• [Exercise brief]: Can you reproduce the oak savanna passage below, word for word, between "Because of the" and "the Midwestern landscape.", inclusive?

• [Supplied passage]:
────────────────────────────────────────

Living in the Edge: 1994 Midwest Oak Savanna Conferences

Historically the grasslands of central North America and the extensive eastern forests came in contact in a broad crescent-shaped zone that included parts of Alberta, Manitoba and Saskatchewan in Canada, and Arkansas, Illinois, Indiana, Iowa, Minnesota, Missouri, Nebraska, Oklahoma, Texas, and Wisconsin in the United States (Anderson 1983). This transition-zone occupied a sizable area in the Midwest with estimates for savanna habitat alone accounting for more than 11 million ha at the time of European settlement (Nuzzo 1986). Agricultural and urban development and the elimination and control of periodic fires, however, has led to the near complete elimination of this transitional habitat from the Midwest, with current estimates suggesting that considerably less than 1% of this habitat remains (Nuzzo 1986).

Because of the extensive loss of this habitat in the Midwest, wildlife inhabiting the transition-zone between prairie and deciduous forests may have been hit particularly hard by changes in the Midwestern landscape.

────────────────────────────────────────

• [Dataset content]:

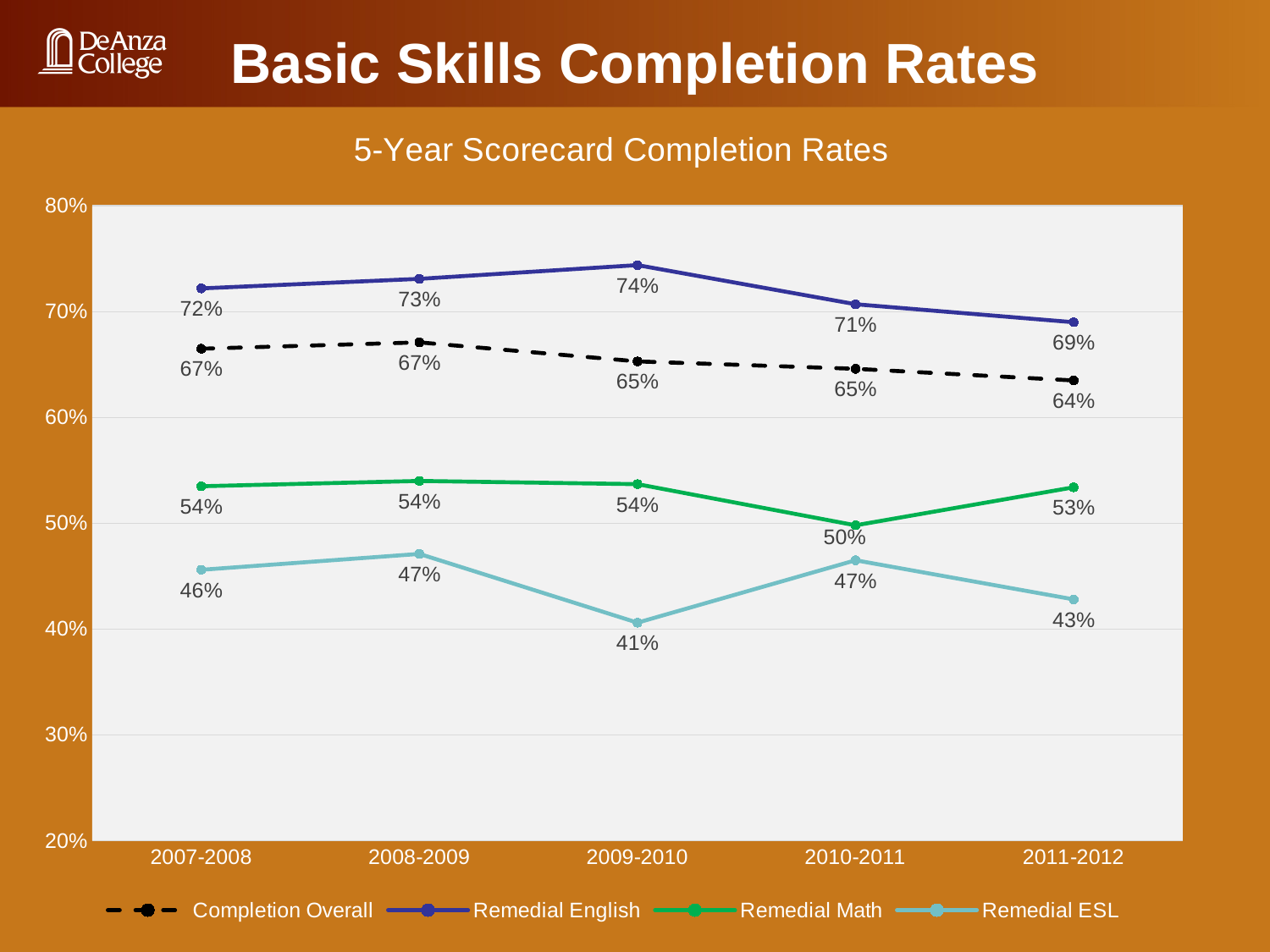
What is the difference between the Remedial English and Remedial ESL completion rates in 2011-2012? 26% What kind of chart is shown on the slide? Line chart How many series does the legend list? 4 What is the Remedial ESL completion rate for 2009-2010? 41% What is the Remedial English completion rate for 2009-2010? 74% Which is larger in 2010-2011: the Remedial Math rate or the Remedial ESL rate? Remedial Math In which year is the Remedial English completion rate highest? 2009-2010 What is the Remedial Math completion rate for 2010-2011? 50% In which year is the Remedial ESL completion rate lowest? 2009-2010 What is the Completion Overall rate for 2011-2012? 64% How many academic years are shown on the x axis? 5 Does the Remedial English completion rate rise or fall from 2009-2010 to 2011-2012? Fall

────────────────────────────────────────

• [Exercise solution]:
Because of the extensive loss of this habitat in the Midwest, wildlife inhabiting the transition-zone between prairie and deciduous forests may have been hit particularly hard by changes in the Midwestern landscape.